A dividend is the amount of money a company pays to shareholders per share. Dividends are typically released either quarterly or annually to any shareholder who is holding stock by a specific deadline known as an ex-dividend date.
The dividends paid out are a portion of the company’s profits, and they’re essentially a reward to the shareholders who help keep the business afloat. Dividends are never guaranteed, and whether or not they’re given out is at the discretion of the company – though it’s unlikely for a company that has long offered dividends to stop doing so without good reason.
Dividends are based on a single share, so if, for example, you have ten shares in a company that makes a good profit and offers a dividend of £40 per share, you’ll receive £400 in dividends. The higher the dividend, the better, as this means you’ll earn more on your investment.
What is dividend yield?
Dividend yield is a financial ratio that estimates how much a company will pay out in annual dividends, relevant to stock price. Dividend yield is displayed as a percentage that represents the ratio between dividend and stock price.
Generally, the dividend yield will rise as the price of the stock drops and vice versa, presuming the dividend itself remains the same.

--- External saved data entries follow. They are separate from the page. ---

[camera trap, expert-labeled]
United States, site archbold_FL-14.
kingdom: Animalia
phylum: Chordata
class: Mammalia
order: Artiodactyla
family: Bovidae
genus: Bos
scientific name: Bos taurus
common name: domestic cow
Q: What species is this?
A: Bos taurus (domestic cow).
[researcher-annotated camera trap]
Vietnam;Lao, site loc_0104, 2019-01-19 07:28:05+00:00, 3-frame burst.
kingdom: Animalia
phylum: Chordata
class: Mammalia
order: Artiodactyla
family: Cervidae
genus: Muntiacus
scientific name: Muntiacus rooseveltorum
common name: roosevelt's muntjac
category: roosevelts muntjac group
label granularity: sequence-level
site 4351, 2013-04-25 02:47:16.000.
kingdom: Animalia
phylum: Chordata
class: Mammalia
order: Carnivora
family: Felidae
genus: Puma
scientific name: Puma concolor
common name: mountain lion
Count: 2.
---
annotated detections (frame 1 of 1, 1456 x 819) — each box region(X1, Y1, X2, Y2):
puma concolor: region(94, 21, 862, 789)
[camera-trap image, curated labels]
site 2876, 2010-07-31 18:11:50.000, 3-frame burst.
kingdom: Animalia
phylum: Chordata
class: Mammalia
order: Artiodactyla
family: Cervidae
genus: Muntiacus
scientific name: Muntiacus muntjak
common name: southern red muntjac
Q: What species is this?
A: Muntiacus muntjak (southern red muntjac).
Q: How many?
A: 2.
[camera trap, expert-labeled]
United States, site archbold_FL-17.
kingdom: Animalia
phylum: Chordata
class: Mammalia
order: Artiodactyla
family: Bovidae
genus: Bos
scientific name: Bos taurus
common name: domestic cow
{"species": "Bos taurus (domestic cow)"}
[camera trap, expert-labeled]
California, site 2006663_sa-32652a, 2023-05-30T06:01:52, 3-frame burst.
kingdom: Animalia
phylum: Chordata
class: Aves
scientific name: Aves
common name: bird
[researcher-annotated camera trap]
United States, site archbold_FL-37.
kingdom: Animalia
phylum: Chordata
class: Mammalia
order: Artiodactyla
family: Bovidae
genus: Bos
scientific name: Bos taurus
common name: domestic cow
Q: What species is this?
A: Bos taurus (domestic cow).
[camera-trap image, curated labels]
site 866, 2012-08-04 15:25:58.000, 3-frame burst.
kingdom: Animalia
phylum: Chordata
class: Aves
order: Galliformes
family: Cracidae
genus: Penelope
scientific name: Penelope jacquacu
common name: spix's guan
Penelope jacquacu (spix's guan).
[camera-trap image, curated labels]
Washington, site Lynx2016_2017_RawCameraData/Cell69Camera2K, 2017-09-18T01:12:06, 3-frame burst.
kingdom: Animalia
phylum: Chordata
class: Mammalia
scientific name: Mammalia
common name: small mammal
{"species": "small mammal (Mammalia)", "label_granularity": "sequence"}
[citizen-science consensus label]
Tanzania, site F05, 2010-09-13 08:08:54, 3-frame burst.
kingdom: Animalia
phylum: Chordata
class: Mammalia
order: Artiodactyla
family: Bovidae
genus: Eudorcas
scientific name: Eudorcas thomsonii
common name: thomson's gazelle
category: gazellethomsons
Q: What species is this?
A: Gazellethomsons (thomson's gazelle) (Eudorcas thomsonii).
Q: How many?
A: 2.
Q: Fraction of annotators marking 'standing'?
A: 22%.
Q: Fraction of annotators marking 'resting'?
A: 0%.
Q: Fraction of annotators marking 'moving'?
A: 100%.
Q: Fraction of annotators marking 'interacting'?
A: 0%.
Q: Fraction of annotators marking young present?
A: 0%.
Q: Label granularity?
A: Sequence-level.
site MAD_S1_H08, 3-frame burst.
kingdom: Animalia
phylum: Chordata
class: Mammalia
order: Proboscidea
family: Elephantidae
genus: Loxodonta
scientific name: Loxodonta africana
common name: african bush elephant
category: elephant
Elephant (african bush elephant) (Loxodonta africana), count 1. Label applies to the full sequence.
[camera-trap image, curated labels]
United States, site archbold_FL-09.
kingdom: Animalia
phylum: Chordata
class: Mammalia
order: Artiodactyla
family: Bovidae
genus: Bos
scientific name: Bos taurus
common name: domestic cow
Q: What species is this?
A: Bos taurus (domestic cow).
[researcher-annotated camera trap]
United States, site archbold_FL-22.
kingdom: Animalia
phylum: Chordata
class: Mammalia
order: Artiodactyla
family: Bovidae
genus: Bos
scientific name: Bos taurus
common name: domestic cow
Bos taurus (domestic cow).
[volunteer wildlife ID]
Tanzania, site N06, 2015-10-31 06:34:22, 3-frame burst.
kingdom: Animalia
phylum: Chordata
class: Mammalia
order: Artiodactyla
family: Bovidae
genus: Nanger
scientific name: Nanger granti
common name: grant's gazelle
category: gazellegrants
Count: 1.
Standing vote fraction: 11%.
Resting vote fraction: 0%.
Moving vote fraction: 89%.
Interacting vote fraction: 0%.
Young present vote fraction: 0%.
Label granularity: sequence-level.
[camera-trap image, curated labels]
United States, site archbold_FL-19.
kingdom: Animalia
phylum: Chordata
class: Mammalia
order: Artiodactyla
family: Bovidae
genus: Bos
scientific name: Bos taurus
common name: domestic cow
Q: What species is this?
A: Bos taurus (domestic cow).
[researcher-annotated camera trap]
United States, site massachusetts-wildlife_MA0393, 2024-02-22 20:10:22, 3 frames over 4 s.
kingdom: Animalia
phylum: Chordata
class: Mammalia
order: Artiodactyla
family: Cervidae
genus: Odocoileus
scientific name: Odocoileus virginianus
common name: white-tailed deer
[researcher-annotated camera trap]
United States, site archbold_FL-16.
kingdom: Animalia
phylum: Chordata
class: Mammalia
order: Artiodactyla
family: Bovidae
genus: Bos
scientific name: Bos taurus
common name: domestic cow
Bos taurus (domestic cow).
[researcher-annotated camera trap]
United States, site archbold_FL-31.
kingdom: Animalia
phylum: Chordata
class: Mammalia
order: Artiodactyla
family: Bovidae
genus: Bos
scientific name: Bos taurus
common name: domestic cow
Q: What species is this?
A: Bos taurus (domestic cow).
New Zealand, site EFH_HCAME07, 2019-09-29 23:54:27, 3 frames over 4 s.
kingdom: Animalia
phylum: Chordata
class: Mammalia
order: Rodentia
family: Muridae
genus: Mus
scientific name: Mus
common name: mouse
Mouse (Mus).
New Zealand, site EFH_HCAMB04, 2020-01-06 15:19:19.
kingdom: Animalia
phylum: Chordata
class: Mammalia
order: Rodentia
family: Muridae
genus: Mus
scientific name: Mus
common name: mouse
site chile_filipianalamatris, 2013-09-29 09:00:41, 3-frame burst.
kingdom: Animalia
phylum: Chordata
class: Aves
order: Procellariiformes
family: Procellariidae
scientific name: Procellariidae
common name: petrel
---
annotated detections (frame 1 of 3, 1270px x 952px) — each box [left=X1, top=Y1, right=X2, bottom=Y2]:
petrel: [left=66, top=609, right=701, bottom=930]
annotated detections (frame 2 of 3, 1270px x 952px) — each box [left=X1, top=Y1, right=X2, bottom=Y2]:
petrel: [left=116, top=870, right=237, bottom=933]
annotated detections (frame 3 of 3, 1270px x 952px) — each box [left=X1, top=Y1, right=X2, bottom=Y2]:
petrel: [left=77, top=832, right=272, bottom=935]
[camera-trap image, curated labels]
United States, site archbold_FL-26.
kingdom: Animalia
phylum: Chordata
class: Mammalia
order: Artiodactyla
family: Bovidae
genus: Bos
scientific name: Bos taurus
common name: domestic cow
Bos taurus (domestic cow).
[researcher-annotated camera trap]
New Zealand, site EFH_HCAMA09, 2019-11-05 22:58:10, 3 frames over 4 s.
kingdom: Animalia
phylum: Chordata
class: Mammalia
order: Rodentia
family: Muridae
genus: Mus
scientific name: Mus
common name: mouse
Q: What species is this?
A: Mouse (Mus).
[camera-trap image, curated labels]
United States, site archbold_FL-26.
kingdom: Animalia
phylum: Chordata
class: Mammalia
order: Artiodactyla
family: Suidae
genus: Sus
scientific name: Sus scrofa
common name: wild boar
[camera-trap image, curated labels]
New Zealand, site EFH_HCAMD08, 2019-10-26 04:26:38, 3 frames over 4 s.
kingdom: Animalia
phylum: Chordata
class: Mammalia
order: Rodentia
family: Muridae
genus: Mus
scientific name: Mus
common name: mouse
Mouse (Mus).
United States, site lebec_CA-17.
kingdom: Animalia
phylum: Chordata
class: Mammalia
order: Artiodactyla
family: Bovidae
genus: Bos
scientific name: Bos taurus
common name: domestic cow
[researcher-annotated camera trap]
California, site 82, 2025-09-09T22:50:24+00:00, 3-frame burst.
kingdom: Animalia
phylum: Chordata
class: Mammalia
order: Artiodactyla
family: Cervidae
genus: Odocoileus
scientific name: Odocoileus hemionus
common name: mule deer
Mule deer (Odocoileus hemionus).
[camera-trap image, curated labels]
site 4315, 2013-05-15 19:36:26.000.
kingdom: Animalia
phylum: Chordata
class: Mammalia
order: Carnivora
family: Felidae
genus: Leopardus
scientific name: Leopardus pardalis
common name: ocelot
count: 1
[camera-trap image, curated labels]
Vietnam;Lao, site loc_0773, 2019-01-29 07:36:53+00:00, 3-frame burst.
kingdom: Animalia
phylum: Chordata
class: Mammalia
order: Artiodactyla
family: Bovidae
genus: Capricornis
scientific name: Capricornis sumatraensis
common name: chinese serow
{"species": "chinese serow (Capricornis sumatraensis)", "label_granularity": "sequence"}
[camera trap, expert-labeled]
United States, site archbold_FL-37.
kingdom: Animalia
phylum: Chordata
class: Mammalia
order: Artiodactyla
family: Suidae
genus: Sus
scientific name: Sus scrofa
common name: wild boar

How to calculate dividend yield
The dividend yield formula is very simple:
Dividend Yield = Annual dividend Per Share / Market Value Per Share
Dividend yield is an annualised figure, so if a company pays dividends quarterly, you’ll need the sum of each quarter’s payments before using this dividend yield formula.
For example, if a company offers stock at £60 per share, and over the year pays quarterly dividends of £0.2 per share, you’ll work out dividend yield by doing the following:
Annual dividend share: £0.2 x 4 = £0.8
Market value per share: £60
Dividend yield ratio: £0.8 / £60 = 0.013
Dividend yield as a percentage: 0.013 x 100 = 1.33%
This means that through dividends, you would earn 1.33% on shares you own in that company. If the market value of a share dropped to £40, the dividend yield ratio would then become 2%.
Understanding dividend yield ratio
Dividend yield can depend on a number of factors. For one, the stature of a company might play a part. Younger companies that are growing rapidly might refrain from offering high dividends, or any dividends at all, so that they can reinvest that profit for further growth.
Meanwhile, a mature company which is finding it difficult to achieve growth might present a higher yield to attract larger investment. You wouldn’t be able to say whether a company is a good or bad investment based on dividend ratio alone, but you can use dividend ratios to help guide your investment strategy and to measure which shares might offer the best opportunity based on your income goals.
Dividend yield can also vary depending on the sector or industry you’re investing in. For example, oil and gas companies have an average dividend yield of about 4.92%, while the consumer goods sector – like food, drink and tobacco companies – average a dividend yield of 2.22%. Consider the average dividend yield for any sector, and use this to help you identify areas of opportunity.